The automotive semiconductor shortage was caused in part by demand by bored gamers stuck at home by coronavirus lockdowns, but likely will be over by the end of the year.
Initial reports had suggested the shortage for the automotive industry might disrupt production until 2023.
Chip prices for automotive companies will rise in the near term. Volkswagen will be hit the hardest by the shortage, while Toyota looks like being the least scathed. Hyundai/Kia of Korea and BMW have secured good long-term access to chip requirements and will also ride out the storm with ease.
“The semiconductor (microchip) shortage is disrupting automotive production and may delay a recovery of new vehicle sales and profitability in the sector. Car-makers are reducing output and selectively idling plants until the shortage eases, which we expect to take several months,” Fitch Ratings said.
Last month Fitch Solutions, a separate entity to Fitch Ratings, reckoned it could be much more serious, and last for a couple of years.
“It is difficult to say exactly how long the semiconductor shortage will last, however, by our estimates we believe the shortage could continue until the beginning of 2023,” Fitch Solutions said in a report. Fitch said the industry had failed to update its supply chains from the so-called “just-in time” model to a more diversified system, while next-generation vehicles demand more semiconductors and this could lead to a shortage of supply of vehicles posing a risk to sales growth, certainly in 2021.
Prices will jump 10%
Investment bank UBS was in the positive camp, saying it was increasingly likely supply-demand balance would improve from around the summer of 2021, meanwhile prices will rise about 10%.
“We think Toyota has felt virtually no impact due to internal systems that enable it to monitor the entire supply chain including materials. Hyundai/Kia and BMW have noted that they secured semiconductor inventory and will not be affected in the near future. However component production firms such as Bosch and Continental has been constrained and VW, which has a high production weighting in Germany has sharply cut output,” UBS said in a report.
Dev Rai VP of global sourcing at Sourcengine said previous shortages had concerned one commodity – memory chips or multi-layer ceramic capacitators – but this time everything is a problem at once.
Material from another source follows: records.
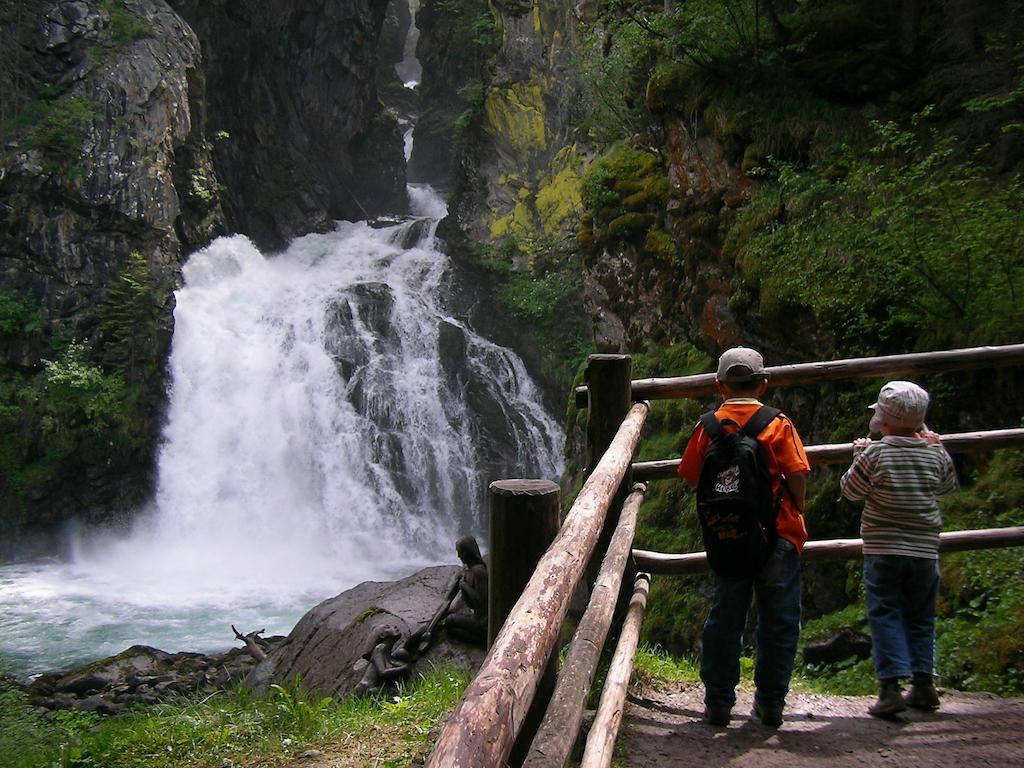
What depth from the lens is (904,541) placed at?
294 cm

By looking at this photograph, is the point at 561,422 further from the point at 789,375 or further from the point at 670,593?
the point at 789,375

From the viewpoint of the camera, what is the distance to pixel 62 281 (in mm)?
16719

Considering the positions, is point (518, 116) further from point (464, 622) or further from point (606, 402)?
point (606, 402)

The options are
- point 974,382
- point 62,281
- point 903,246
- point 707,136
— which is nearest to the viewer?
point 974,382

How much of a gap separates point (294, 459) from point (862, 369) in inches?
569

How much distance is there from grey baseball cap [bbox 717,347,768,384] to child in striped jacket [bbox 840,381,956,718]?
54cm

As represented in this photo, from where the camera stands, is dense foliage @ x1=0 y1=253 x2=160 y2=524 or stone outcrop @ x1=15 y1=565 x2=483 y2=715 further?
dense foliage @ x1=0 y1=253 x2=160 y2=524

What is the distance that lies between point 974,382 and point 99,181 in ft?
59.5

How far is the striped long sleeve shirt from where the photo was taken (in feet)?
9.57

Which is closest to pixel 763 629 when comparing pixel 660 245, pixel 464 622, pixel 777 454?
pixel 777 454

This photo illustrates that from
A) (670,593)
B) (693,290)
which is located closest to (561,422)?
(693,290)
Rai said COVID-19 caused multiple factory shutdowns across many industries.
“But now we’re seeing all the sleeping industries waking up and demand going from zero to 100,” Rai said.
“These industries have huge demand to make up for lost time, but the semiconductor processing facilities are struggling to keep up with those needs. As a result, manufacturers have increased pricing – citing their higher production costs – and their customers are stuck between accepting new pricing or not getting their allocation,” Rai said.
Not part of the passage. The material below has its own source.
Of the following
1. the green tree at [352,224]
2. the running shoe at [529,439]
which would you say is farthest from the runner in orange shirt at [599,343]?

Auto makers are finding themselves competing with other industries which have seen demand spurt during the global lockdown, according to Fitch Ratings.
Electric demand growing
“Increased demand for consumer electronics during lockdowns has led to the global microchip shortage, first reported in December 2020. The situation is particularly acute for automotive companies, which are experiencing a strong increase in electric vehicle demand, while chipmakers often reserve supply for larger technology companies. The shortage is disrupting automotive production in most regions, leading to sporadic slowdowns and selective plant shutdowns, although the overall scale and magnitude of the problem is not yet known. We expect disruptions to continue for several months and to dissipate in the 2nd half,” Fitch Ratings said.
“The shortage could delay the automotive sector’s recovery from the pandemic-related drop in demand, although we expect most of the lost production to be recouped in the second half.
Some positive news from Taiwan though, which said its major chipmakers would prioritize supplies for auto makers.